The cyclist talks about his voyage from doper to anti-doping crusader and the state of cycling as the Tour de France kicks off.

Article from Financial Times
David Millar. Click image to expand.
David Millar

It is 1.30pm and Scott's of Mayfair, a renowned fish restaurant on one of London's smartest streets, is buzzing. White-aproned French waiters dance between tables at which expensively dressed men and women are toasting their latest successes. At one end of the small room former snooker world champion Ronnie O'Sullivan is entertaining a group of friends; at the next table society designer Nicky Haslam makes a glamorous journalist laugh, and to my right some executives from Louis Vuitton are engaged in deep conversation with a prominent magazine editor.
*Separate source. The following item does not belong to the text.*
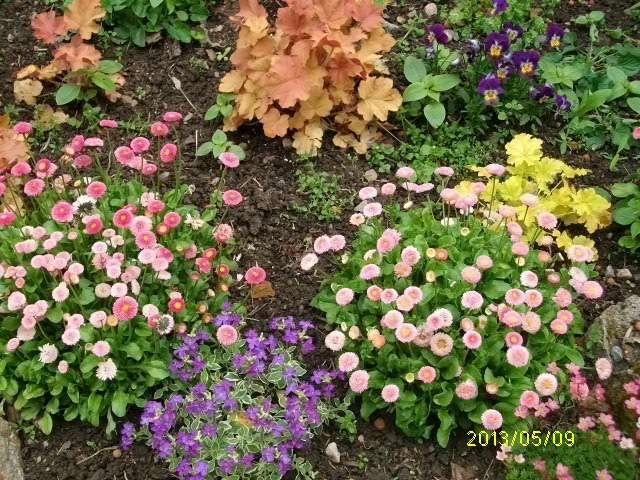 44 - prochain concours photos - Vue printanière de votre jardin ! - Page 3 Mai_0312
My table, however, is silent.

David Millar is late and, as I sit re-reading the menu and examining the cutlery, I start to worry whether he's coming at all. After all, professional cyclists are not known for their hearty appetites, especially in the run-up to the Tour de France, the biggest race of the year, which starts this weekend. Fans are familiar with whippet-thin figures hunched over their bikes and articles in cycling magazines describe obsessive regimes to reduce body fat, and thus avoid carrying unnecessary weight up the Tour's vicious mountain climbs. But Scott's menu features oysters with wild boar sausages, fresh Devon crabs and lobster thermidor: if Millar does turn up, will he insist on a protein shake and stick of celery?
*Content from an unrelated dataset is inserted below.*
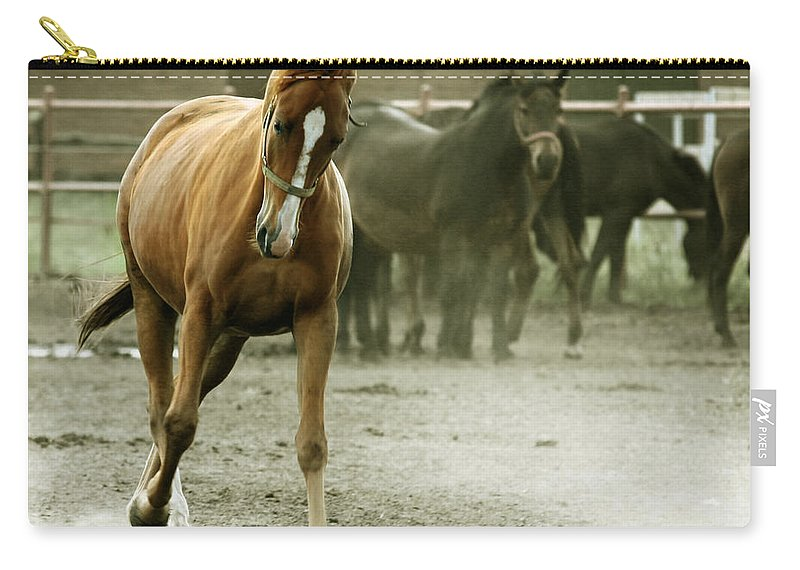 Paddock Carry-all Pouch featuring the photograph Dusty Paddock by Angel Ciesniarska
My fears are unnecessary. When Millar rushes in, 30 minutes late, he apologises, blames the traffic, orders a beer and starts discussing the menu. "I've been looking forward to this all day," he says, eyes gleaming. "I love restaurants like this, that classic French service, all so businesslike." I gingerly push the wine list across the table. We are meeting three weeks ahead of the Tour and I can't help feeling that I might be leading him astray. But Millar doesn't demur, and orders a bottle of Viognier Sainte-Fleur 2008.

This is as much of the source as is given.